• **AIM A**:
Can you copy the essay on the Magi word for word, from "Magi is a strange" up to and including "of this essay."?

• **SUPPLIED PASSAGE**:
########################################

Epiphany and the Modern World
Lessons from the Magi—and tracking the new star rising in the east.
No skill is more important today than the ability to read the signs of the times. The biblical Magi were experts at it. It led them not to the simulation, but to the incarnation.
Magi is a strange word. It comes from the Greek magoi in Matthew’s gospel, which the English words magic, magical, and magician are all derived. In English translations of scripture, starting with Tyndale’s ‘New Testament’ in 1526, it is often rendered as “wise men.” Not helpful.
Later tradition took even greater liberties: magi had become “three kings” within a few centuries, drawing on even more ancient scripture passages like Isaiah 60:3 (“Arise, shine, for your light has come…Nations will come to your light, and kings to the brightness of your dawn…All from Sheba will come, bearing gold and incense…”).
Let’s dwell in the depths of the original Greek (which is polyvalent and polysemous) and not try to reduce it to something more familiar: let’s just refer to them as magi. That is what I will do for the remainder of this essay.
As we’ll see shortly, Magi are the kind of people almost entirely missing from our world today.
Dramatis personae
The story of the Magi is much stranger than we perhaps think. Many of us are overfamiliar with it from the hundreds of nativity scenes that we’ve seen throughout our lives. We have a vague idea of what the story is about. It needs to be defamiliarized, so that its mysteries can be fully appreciated.
There are four major players in the story of the Magi: the magi, the star, King Herod, and the Christ child.

########################################

Spatial reasoning records
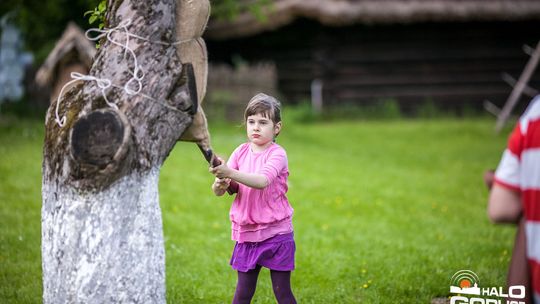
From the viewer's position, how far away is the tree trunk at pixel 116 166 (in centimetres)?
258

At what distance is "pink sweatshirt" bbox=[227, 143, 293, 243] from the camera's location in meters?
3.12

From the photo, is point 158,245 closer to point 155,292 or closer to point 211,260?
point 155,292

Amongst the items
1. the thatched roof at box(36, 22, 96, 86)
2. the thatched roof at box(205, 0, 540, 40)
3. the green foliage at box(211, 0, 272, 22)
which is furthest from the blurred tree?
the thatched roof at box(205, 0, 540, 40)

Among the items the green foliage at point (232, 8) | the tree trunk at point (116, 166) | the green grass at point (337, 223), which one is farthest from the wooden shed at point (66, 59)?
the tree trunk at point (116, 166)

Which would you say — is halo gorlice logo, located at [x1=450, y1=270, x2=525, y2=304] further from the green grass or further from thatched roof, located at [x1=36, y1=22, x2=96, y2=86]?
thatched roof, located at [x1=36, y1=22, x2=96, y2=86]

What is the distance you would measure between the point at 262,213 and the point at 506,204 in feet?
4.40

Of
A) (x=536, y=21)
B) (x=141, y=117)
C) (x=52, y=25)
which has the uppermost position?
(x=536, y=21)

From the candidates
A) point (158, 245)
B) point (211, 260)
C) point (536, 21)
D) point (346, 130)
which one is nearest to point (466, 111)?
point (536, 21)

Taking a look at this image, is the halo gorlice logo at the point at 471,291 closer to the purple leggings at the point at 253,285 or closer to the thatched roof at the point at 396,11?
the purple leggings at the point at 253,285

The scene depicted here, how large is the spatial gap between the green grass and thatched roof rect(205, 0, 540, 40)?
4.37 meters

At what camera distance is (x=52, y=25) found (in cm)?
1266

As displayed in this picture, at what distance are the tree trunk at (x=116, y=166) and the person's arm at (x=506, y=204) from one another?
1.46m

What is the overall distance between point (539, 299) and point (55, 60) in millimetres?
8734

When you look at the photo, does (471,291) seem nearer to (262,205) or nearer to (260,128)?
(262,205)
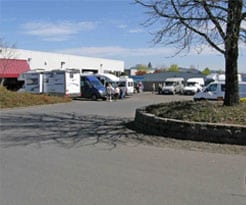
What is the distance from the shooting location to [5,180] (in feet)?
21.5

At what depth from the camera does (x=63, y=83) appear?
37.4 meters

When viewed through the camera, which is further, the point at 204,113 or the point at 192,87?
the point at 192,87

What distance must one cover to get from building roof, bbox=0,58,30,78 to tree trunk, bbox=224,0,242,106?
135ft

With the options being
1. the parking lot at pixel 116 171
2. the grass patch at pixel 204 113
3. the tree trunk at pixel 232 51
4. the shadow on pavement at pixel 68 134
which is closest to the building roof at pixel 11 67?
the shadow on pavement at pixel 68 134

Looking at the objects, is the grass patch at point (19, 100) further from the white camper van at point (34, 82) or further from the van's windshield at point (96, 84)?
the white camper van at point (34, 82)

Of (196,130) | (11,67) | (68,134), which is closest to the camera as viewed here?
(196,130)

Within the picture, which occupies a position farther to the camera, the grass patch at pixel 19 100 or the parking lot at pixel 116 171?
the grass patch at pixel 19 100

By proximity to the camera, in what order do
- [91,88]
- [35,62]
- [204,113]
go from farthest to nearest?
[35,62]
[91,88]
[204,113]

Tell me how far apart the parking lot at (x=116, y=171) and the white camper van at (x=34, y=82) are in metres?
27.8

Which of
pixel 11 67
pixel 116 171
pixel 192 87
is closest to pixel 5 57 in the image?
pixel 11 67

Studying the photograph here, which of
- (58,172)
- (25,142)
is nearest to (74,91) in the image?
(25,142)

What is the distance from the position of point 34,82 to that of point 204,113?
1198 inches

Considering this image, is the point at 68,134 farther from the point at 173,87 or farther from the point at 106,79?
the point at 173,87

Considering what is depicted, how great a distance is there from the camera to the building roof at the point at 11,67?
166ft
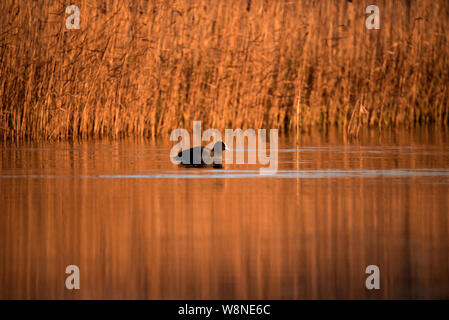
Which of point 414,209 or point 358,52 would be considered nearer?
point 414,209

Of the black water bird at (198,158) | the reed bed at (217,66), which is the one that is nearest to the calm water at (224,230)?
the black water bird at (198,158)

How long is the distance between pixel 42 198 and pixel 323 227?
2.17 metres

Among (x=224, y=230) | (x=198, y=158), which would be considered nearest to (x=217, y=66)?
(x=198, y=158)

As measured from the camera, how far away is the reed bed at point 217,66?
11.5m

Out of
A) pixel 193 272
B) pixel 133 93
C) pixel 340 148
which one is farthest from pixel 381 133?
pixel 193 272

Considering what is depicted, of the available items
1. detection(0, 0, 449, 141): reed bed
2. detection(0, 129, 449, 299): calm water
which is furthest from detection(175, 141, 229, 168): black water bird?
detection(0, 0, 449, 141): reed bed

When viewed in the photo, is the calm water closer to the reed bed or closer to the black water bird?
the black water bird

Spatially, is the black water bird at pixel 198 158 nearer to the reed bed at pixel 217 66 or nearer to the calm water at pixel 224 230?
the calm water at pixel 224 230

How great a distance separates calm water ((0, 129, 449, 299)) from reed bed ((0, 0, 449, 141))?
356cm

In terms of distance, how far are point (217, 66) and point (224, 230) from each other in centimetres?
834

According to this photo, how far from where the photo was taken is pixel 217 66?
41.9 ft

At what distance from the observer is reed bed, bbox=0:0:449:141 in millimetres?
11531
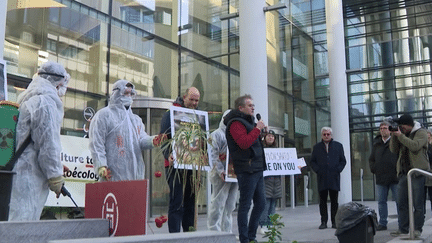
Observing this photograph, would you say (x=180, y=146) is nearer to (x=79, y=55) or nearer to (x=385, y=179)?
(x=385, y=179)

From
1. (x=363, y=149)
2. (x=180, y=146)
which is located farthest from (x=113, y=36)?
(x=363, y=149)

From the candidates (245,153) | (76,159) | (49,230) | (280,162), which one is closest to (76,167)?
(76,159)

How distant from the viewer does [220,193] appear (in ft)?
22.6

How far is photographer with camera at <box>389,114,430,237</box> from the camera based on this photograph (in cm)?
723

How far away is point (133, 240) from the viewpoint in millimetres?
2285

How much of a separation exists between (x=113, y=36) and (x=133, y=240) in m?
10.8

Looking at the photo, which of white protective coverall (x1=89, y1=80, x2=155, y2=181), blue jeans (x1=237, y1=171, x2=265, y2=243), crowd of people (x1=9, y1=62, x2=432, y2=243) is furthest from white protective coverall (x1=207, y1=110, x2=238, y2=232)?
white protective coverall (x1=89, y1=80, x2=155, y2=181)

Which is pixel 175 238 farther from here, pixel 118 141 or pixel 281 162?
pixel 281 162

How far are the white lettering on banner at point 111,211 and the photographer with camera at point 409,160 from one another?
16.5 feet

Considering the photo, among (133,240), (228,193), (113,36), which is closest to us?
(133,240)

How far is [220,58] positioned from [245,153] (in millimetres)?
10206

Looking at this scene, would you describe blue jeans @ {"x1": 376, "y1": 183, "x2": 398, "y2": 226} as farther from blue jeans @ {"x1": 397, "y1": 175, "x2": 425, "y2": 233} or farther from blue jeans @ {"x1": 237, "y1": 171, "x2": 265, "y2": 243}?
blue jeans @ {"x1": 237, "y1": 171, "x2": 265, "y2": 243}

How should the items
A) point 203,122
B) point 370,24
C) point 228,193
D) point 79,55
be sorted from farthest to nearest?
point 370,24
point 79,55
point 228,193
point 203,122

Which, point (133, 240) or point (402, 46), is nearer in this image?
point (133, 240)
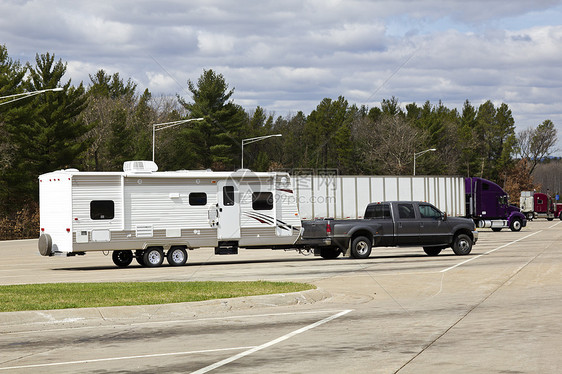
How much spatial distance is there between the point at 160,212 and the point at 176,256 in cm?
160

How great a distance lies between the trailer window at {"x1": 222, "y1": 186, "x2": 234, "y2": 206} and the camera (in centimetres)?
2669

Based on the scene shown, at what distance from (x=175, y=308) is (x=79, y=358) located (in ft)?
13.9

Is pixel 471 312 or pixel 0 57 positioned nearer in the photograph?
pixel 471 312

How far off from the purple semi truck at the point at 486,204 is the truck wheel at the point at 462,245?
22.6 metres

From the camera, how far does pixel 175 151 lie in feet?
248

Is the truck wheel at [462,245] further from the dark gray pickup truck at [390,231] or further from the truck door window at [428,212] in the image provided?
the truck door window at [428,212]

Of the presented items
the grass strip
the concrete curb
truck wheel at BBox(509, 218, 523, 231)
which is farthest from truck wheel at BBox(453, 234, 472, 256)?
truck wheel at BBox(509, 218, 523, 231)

########################################

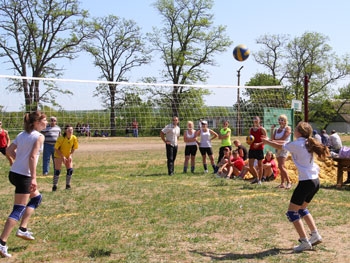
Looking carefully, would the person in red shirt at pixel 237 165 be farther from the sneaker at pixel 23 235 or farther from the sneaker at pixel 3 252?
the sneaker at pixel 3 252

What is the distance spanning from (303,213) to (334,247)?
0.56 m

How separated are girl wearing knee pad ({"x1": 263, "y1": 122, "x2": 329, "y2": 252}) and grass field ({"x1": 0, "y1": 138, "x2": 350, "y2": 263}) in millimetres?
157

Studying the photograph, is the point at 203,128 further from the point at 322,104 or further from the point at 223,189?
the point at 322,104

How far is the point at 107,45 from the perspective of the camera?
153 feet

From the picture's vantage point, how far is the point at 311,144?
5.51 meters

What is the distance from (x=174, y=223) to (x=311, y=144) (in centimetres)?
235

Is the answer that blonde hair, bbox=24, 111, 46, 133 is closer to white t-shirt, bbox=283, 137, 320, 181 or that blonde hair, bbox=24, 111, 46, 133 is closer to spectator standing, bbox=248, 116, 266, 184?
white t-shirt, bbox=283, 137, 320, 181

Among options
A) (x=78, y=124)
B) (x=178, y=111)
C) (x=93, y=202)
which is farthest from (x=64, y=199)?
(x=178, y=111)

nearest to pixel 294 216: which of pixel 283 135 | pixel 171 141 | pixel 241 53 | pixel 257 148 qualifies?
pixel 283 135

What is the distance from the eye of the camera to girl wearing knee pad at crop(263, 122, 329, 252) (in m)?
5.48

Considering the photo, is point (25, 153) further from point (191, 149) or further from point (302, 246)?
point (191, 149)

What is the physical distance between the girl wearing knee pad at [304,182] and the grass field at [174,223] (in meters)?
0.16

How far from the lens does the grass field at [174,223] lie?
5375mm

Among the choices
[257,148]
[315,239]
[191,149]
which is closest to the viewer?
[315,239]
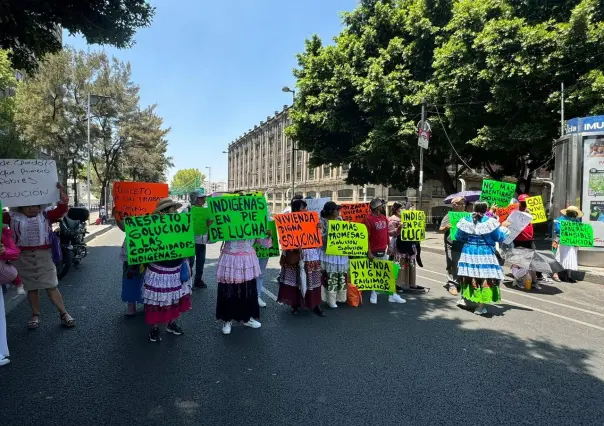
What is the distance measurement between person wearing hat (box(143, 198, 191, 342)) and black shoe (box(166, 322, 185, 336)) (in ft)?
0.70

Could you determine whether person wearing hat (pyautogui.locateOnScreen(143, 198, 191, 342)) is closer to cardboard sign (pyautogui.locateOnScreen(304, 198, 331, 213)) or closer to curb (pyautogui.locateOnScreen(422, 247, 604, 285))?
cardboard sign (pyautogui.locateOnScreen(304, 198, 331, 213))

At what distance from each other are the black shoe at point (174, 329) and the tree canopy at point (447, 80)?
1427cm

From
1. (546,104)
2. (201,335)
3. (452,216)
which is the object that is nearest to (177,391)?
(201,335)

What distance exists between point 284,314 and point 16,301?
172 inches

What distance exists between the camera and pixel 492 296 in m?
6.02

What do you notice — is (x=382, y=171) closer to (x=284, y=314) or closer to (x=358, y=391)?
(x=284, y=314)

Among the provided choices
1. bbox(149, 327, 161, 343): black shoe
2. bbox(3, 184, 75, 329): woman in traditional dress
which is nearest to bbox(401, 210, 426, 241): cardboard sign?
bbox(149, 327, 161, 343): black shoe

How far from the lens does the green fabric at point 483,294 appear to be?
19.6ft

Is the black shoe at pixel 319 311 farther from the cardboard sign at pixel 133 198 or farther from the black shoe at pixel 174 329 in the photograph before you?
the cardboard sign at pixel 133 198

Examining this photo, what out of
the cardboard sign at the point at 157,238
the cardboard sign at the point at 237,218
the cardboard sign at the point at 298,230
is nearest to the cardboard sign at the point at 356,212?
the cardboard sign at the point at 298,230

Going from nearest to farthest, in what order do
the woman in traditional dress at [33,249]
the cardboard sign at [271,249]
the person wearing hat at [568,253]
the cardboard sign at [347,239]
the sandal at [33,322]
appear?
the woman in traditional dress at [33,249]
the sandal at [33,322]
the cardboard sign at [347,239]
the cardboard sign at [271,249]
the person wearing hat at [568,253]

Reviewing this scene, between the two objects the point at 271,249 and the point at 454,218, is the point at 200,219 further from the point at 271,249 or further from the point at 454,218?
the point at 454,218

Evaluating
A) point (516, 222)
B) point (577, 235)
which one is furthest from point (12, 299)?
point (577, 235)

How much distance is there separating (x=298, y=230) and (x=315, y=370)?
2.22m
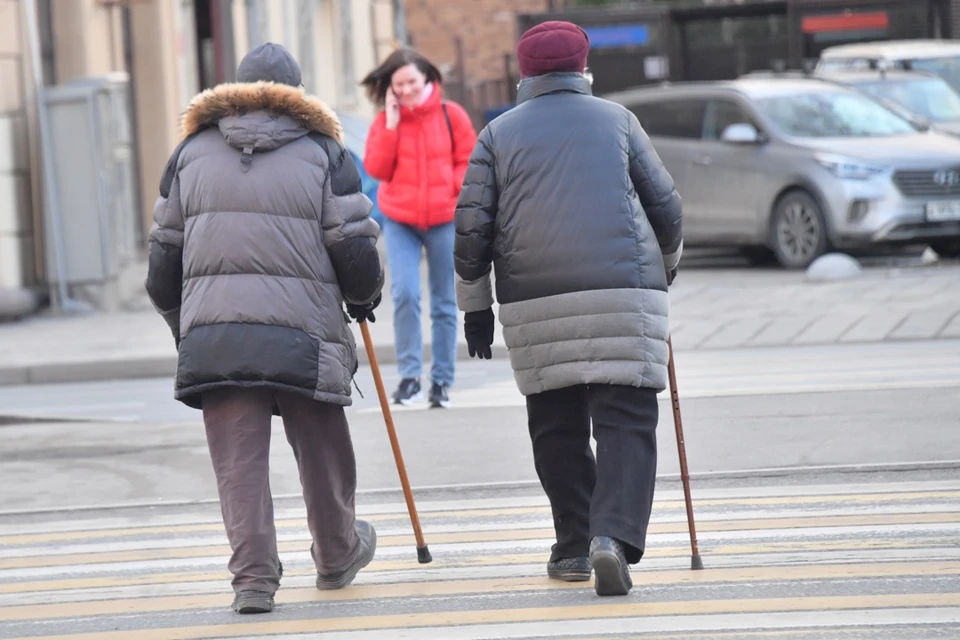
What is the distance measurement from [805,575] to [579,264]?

########################################

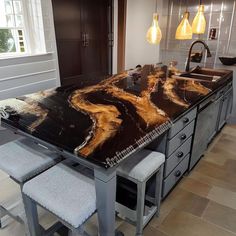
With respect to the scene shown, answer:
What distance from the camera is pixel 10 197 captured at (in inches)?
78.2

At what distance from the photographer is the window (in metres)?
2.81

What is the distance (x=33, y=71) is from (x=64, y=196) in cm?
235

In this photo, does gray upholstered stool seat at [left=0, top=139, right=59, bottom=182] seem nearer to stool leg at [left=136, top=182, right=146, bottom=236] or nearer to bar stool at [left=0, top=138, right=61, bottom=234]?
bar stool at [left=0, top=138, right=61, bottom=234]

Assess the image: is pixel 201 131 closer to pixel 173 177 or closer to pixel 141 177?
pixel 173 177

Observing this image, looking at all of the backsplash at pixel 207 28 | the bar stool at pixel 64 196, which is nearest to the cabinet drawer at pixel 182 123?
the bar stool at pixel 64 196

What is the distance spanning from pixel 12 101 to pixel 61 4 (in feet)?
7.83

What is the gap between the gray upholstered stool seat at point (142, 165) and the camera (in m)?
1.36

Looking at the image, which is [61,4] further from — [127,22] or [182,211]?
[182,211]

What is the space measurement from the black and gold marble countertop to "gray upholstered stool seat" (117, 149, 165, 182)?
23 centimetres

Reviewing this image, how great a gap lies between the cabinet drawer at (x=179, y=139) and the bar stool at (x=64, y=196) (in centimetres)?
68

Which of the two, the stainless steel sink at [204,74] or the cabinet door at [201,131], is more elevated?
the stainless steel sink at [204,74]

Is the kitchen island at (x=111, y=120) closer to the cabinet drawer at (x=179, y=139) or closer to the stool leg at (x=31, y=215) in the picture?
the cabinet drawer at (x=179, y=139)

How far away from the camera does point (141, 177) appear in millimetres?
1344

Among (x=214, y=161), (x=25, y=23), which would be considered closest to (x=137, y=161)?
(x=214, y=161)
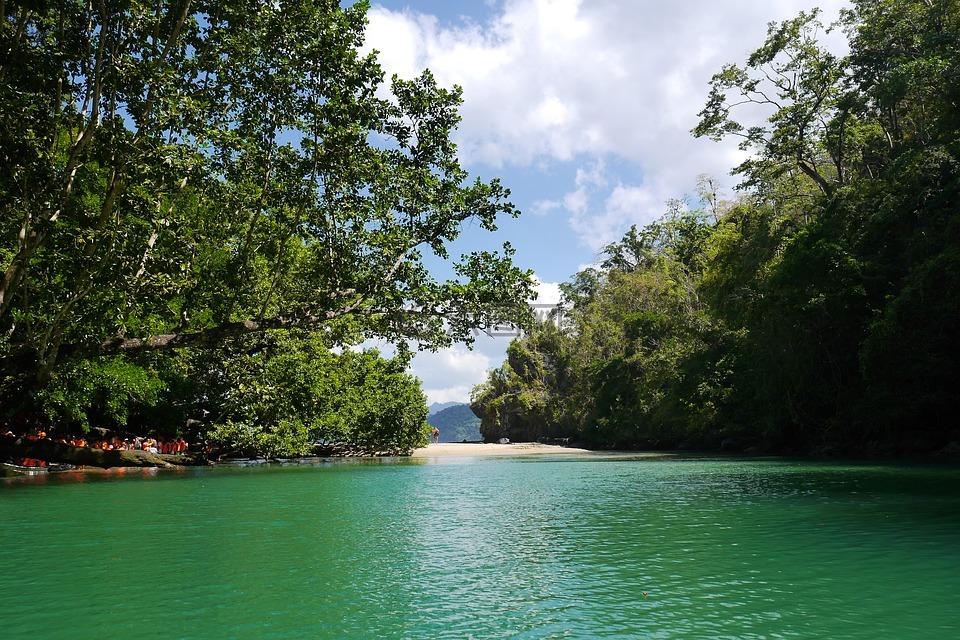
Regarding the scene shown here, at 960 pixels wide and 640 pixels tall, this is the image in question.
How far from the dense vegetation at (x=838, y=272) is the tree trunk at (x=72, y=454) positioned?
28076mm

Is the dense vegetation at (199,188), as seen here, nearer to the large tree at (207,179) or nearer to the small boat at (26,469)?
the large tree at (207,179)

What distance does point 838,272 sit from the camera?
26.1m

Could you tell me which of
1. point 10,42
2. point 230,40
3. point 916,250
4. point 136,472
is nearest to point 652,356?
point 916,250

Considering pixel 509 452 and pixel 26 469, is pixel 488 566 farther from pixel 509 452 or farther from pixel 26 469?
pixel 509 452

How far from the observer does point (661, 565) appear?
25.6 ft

########################################

• **AIM B**:
Which lines of the records contain the string "candidates"? List each one, and treat uppercase and lowercase as different.

• **WRITTEN REPLY A**:
Magi is a strange word. It comes from the Greek magoi in Matthew’s gospel, which the English words magic, magical, and magician are all derived. In English translations of scripture, starting with Tyndale’s ‘New Testament’ in 1526, it is often rendered as “wise men.” Not helpful.
Later tradition took even greater liberties: magi had become “three kings” within a few centuries, drawing on even more ancient scripture passages like Isaiah 60:3 (“Arise, shine, for your light has come…Nations will come to your light, and kings to the brightness of your dawn…All from Sheba will come, bearing gold and incense…”).
Let’s dwell in the depths of the original Greek (which is polyvalent and polysemous) and not try to reduce it to something more familiar: let’s just refer to them as magi. That is what I will do for the remainder of this essay.

• **WRITTEN REPLY B**:
From the candidates
From the candidates (245,153) | (76,159) | (49,230) | (280,162), which one is closest to (76,167)?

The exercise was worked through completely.